YOUR TASK.
State the number of lines in the following data that contain the string "frames", and nothing else.

(Saved data entries)
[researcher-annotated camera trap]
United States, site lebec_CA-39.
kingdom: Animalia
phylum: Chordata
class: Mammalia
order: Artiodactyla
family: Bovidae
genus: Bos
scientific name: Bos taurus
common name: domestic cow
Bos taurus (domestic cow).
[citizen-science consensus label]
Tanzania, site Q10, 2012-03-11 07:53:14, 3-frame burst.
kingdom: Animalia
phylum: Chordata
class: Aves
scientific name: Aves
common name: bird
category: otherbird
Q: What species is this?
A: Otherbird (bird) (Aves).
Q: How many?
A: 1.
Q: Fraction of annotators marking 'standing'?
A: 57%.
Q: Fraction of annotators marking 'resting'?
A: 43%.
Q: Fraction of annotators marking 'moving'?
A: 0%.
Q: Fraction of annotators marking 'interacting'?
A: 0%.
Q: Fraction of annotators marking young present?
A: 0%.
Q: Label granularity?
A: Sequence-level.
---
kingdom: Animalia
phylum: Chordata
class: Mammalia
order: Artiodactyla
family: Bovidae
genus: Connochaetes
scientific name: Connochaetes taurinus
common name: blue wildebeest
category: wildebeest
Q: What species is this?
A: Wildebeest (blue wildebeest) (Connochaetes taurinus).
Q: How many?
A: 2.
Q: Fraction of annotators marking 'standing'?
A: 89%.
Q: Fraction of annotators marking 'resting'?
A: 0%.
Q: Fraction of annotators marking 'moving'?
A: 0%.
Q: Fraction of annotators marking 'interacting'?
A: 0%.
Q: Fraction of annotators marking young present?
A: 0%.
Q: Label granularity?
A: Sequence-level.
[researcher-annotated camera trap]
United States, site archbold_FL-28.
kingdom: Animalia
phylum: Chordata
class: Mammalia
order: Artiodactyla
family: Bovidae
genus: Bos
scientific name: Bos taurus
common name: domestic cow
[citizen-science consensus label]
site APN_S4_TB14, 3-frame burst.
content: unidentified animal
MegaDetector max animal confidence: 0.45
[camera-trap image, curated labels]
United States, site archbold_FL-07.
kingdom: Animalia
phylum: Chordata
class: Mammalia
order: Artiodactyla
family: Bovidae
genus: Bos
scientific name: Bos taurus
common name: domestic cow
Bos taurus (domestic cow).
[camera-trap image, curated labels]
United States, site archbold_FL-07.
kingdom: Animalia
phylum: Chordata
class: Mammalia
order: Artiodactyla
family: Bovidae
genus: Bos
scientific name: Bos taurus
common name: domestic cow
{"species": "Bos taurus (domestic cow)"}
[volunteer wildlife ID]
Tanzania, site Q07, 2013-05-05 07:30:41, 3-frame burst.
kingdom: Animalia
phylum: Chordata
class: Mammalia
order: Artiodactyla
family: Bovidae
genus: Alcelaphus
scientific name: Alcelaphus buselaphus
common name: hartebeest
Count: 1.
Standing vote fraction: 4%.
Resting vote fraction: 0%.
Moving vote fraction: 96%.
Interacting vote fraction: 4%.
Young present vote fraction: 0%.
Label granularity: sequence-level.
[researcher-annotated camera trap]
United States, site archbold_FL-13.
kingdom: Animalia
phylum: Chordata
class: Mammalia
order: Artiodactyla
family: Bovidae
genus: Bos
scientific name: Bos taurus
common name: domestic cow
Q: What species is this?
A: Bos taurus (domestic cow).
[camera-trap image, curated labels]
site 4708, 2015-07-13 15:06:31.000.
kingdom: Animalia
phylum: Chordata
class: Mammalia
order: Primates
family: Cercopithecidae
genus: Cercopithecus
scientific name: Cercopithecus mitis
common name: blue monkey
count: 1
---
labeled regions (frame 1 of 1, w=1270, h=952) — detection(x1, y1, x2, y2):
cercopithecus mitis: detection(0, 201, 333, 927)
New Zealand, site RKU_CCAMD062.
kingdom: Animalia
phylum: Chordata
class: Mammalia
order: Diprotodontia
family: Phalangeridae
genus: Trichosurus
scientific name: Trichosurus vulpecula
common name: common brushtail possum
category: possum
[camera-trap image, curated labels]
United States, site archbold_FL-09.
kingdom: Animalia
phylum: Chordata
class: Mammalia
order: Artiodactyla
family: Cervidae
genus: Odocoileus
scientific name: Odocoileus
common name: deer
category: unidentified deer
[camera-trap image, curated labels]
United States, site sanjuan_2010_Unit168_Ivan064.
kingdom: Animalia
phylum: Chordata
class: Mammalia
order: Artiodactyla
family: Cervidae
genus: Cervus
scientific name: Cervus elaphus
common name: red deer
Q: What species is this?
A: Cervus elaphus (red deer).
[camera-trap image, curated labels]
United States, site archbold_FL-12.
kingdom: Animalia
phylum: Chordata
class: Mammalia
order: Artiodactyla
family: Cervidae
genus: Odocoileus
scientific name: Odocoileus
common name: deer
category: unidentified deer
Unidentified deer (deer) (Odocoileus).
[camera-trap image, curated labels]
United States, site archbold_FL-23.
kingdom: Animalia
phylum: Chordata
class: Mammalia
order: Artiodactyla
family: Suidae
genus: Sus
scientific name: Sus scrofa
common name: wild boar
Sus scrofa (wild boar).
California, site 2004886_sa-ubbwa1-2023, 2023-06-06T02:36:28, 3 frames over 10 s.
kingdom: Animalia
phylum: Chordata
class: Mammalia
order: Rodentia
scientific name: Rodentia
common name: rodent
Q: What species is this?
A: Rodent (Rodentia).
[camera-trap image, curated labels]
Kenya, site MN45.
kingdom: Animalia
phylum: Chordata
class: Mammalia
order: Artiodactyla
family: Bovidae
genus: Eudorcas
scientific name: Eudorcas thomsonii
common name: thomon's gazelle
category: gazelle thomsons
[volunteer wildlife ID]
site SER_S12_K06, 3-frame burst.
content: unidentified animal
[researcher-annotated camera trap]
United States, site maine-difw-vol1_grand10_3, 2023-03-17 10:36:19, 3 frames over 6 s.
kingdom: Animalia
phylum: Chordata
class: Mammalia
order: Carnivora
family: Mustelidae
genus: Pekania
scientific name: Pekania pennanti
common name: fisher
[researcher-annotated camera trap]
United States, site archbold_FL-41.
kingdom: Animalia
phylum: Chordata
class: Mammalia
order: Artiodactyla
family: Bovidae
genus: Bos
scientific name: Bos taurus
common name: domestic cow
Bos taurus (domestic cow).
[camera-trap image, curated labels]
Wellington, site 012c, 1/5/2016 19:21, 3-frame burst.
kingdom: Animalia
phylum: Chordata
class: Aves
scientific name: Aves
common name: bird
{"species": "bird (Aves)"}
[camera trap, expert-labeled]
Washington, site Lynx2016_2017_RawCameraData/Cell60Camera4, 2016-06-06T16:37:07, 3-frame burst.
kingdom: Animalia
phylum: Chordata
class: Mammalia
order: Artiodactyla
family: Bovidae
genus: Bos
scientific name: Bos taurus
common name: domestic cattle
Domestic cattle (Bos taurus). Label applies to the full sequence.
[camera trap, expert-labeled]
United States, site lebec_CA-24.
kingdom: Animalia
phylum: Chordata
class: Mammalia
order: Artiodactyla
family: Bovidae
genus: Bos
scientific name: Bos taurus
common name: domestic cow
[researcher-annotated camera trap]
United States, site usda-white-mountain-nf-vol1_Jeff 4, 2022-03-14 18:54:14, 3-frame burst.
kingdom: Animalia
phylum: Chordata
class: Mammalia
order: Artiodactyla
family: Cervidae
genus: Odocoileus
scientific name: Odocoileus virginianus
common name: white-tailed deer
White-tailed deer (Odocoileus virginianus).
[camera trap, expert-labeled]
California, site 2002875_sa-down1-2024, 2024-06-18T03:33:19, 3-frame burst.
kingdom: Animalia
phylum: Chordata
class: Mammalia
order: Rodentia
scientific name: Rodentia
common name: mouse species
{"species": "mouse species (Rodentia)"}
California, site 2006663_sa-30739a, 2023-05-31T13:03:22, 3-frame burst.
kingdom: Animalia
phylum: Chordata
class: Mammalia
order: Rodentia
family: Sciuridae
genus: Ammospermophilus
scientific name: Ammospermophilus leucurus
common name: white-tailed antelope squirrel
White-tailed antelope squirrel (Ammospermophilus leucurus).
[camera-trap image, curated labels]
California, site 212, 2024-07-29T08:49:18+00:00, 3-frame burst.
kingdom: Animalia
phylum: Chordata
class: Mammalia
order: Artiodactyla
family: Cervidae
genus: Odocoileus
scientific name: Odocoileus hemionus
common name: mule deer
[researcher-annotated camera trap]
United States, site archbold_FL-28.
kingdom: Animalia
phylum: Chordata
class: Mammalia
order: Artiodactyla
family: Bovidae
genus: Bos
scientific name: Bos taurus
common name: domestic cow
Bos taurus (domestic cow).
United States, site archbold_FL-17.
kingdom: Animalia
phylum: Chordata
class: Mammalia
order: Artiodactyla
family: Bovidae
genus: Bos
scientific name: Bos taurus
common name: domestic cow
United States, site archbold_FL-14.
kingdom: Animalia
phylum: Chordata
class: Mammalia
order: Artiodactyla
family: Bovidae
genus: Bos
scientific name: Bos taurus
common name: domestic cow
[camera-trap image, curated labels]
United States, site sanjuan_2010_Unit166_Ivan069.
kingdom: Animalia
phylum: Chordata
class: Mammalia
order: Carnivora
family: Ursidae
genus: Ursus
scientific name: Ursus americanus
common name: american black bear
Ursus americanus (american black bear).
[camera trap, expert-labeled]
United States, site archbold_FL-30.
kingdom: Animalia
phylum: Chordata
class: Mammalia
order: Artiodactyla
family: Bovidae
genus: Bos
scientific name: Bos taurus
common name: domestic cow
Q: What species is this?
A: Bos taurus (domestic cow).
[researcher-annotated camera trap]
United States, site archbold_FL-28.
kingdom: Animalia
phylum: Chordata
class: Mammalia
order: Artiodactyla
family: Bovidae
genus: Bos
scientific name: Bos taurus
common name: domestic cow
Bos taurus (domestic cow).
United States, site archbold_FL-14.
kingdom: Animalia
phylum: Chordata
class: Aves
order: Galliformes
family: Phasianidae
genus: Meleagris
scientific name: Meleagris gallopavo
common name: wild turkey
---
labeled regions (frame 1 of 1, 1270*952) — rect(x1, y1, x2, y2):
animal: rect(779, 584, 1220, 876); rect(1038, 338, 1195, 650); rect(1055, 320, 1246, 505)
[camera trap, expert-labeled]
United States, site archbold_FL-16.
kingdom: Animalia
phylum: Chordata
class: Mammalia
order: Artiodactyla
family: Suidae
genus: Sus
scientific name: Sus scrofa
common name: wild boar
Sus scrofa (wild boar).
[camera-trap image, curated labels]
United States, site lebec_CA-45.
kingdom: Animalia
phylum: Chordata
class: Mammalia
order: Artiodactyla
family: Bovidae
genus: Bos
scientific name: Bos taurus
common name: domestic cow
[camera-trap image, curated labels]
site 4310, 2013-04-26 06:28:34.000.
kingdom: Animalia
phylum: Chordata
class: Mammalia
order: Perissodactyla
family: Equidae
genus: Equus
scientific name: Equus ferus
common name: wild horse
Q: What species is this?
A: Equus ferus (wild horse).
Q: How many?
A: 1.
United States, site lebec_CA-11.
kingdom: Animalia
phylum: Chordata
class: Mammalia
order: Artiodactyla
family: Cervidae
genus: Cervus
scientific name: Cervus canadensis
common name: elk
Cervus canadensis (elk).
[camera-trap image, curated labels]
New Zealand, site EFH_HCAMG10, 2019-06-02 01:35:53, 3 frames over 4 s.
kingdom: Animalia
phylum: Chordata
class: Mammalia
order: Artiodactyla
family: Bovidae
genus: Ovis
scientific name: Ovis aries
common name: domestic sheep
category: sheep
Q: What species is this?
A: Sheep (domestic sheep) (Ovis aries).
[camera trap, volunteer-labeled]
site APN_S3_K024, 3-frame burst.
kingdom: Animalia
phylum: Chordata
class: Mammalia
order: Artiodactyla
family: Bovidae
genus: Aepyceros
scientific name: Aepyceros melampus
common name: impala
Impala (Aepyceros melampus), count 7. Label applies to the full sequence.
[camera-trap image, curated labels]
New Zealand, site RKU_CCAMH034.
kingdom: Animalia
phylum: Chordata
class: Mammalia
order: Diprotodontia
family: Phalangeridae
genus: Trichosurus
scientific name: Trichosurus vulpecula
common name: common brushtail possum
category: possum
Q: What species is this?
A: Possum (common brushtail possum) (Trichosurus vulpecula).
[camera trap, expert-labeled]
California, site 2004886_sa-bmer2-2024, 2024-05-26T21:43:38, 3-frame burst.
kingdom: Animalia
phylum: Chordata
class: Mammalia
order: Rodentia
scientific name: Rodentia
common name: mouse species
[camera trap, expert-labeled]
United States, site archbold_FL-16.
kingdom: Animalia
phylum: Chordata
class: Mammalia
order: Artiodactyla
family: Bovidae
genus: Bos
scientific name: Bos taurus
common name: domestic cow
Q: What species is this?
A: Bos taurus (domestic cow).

SOLUTION TO THIS EXERCISE.
3